● **CONSIGNE**
Dans le texte sur la traque des biens mal acquis, combien pèsent les paradis fiscaux du monde selon les chiffres d'Oxfam ?

● **TEXTE SOURCE**

________________

Publié le 19 Aug 2013 - 12:47
TRAQUE DES BIENS MAL ACQUIS

Dans l'enfer des paradis fiscaux

 

Naguère méconnus, les paradis fiscaux font désormais partie des discussions quotidiennes des Sénégalais. La traque des biens mal acquis, lancée depuis la chute du Président Wade, est passée par là. Nous avons essayé d'en savoir plus sur les liaisons dangereuses, les passerelles financières et les motivations qui peuvent amener des citoyens d'un pays pauvre très endetté comme le Sénégal à titiller les paradis fiscaux du monde qui pèsent, selon des chiffres d'Oxfam, au moins 18.500 milliards de dollars. Difficile à décliner en Cfa...

 

Que peut bien signifier un paradis fiscal pour un pays pauvre très endetté comme le Sénégal ? La preuve par les faits. Au moment où nous étions en train de creuser cette matière complexe, on apprend de bonne source  que le Procureur spécial de la Cour de répression de l'enrichissement illicite (Crei), Alioune Ndao, se trouve dans la Principauté de Monaco, en France. Une délégation judiciaire émise par l'Etat du Sénégal avait permis de mettre la main sur un compte bancaire de deux millions d'euros, soit 1,4 milliard de francs Cfa environ. Mais ce n'était visiblement là que l'arbre qui cache la forêt, car c'est une bonne dizaine de milliards de francs Cfa qui ont été dénichés de divers comptes ouverts dans la principauté de Monaco. Karim Wade n'en est pas le seul bénéficiaire. Plusieurs noms sont avancés dont certains ont eu à exercer des responsabilités publiques. La Principauté de Monaco n'est décidément plus une citadelle imprenable. En effet, ces dernières années, la procédure pour contourner le secret bancaire et avoir des informations sur les comptes de personnes supposées être des délinquants à col blanc a beaucoup évolué. Avec la montée de la menace terroriste, la lutte contre le trafic international de drogue et la crise financière mondiale, focus a été mis sur les paradis fiscaux d'Europe, d'Amérique et d'Asie. Les pays qui les hébergent sont aujourd'hui obligés de collaborer pour éviter des représailles pouvant surtout venir des Etats-Unis. 

 

Dans les méandres des délégations judiciaires

 

Depuis un an, le Sénégal a instruit plusieurs délégations judiciaires en direction de pays hébergeant des comptes offshore. Selon la procédure consacrée, c'est le ministère de la Justice qui saisit ses homologues dans les pays visés. Le courrier passe par le ministère des Affaires étrangères pour atterrir dans le même service du pays concerné, qui le répercute aux services assermentés, généralement de Police. Pour la France, c'est le Quai d'Orsay qui réceptionne la demande pour le transférer au ministère de l'Intérieur. A ce stade, la collecte des informations n'est plus l'apanage de l'Etat demandeur qui attend que les  renseignements collectés lui soient transmis selon le même canal. D'une façon ou d’une autre, c'est la confidentialité qui est la règle. Les autorités judiciaires qui réceptionnent les dossiers sont tenues d'en faire un usage exclusivement judiciaire'', renseigne une source autorisée. La moindre  fuite peut occasionner des mesures de rétorsion comme par exemple ''le refus de collaborer pour d'autres dossiers''.

________________

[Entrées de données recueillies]

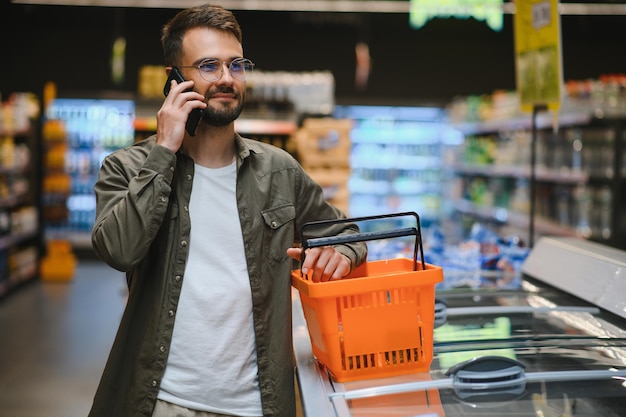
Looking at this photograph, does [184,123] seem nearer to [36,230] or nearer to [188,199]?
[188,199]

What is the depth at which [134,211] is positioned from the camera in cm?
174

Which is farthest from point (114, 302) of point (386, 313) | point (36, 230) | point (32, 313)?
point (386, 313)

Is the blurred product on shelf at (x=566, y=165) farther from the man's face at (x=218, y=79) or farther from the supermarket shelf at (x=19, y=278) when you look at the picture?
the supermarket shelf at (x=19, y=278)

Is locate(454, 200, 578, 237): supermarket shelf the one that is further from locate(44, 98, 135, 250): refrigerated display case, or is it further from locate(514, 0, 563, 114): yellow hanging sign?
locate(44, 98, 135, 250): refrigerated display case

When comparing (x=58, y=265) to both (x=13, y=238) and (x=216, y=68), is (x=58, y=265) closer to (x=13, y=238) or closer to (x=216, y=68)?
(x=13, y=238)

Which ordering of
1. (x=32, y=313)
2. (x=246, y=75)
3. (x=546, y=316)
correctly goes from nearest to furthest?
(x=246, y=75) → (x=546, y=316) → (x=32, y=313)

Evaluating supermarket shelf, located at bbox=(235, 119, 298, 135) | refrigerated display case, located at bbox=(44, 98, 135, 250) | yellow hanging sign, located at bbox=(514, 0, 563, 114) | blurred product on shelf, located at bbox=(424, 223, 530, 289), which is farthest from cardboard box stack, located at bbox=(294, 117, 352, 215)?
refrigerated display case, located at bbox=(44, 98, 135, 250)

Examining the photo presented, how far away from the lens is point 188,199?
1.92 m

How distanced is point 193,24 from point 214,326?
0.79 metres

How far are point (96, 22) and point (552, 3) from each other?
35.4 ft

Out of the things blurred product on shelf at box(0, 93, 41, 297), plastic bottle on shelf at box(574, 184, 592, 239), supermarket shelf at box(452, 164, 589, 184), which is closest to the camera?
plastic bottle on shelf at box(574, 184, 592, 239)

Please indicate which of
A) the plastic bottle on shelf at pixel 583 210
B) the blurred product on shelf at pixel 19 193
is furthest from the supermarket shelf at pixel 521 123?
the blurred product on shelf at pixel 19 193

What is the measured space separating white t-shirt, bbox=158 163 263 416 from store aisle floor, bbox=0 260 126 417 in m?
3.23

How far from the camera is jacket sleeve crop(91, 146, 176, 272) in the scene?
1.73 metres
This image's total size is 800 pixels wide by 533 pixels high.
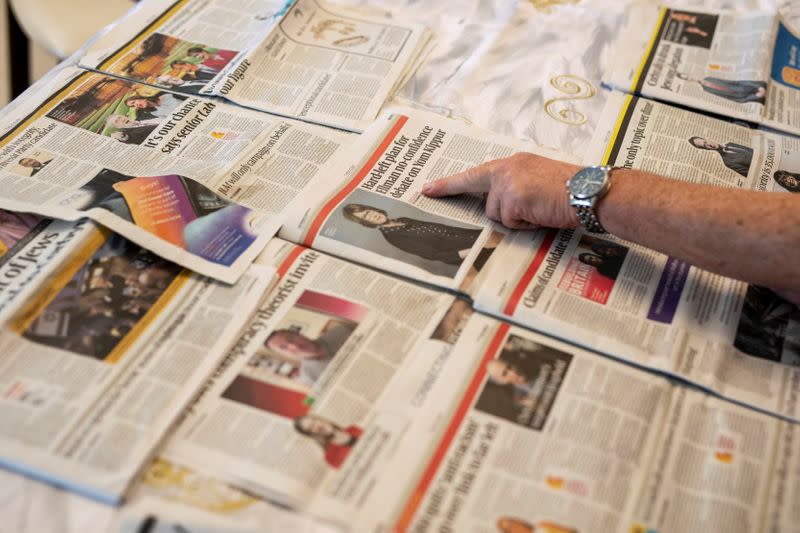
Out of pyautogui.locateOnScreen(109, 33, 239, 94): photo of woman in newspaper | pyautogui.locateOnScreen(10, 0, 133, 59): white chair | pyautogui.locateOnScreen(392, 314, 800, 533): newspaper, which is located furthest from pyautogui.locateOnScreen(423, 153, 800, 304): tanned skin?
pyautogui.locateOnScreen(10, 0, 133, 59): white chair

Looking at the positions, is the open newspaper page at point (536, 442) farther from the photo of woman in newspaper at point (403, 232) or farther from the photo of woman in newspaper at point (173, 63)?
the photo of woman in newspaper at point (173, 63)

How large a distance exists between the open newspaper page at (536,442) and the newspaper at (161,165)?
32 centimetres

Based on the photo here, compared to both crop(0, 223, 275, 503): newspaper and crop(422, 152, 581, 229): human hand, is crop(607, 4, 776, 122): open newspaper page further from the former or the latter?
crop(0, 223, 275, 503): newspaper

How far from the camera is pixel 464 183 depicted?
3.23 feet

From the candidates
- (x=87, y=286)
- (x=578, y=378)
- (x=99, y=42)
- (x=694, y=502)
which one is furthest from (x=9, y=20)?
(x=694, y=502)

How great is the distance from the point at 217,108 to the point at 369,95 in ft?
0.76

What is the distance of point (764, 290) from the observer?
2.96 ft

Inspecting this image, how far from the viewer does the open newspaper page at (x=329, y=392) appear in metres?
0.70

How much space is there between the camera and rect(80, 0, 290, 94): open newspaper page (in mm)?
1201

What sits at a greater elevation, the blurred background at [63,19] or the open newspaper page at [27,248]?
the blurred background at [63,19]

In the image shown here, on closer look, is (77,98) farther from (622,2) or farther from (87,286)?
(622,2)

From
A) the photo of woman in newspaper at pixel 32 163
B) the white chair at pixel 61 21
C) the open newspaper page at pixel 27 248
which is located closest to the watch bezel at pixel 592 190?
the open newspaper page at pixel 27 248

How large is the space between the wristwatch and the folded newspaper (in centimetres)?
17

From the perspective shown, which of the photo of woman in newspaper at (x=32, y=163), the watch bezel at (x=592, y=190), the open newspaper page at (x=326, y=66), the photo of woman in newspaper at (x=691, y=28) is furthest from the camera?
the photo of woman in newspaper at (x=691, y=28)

________________

● **RÉPONSE ATTENDUE**
Au moins 18.500 milliards de dollars.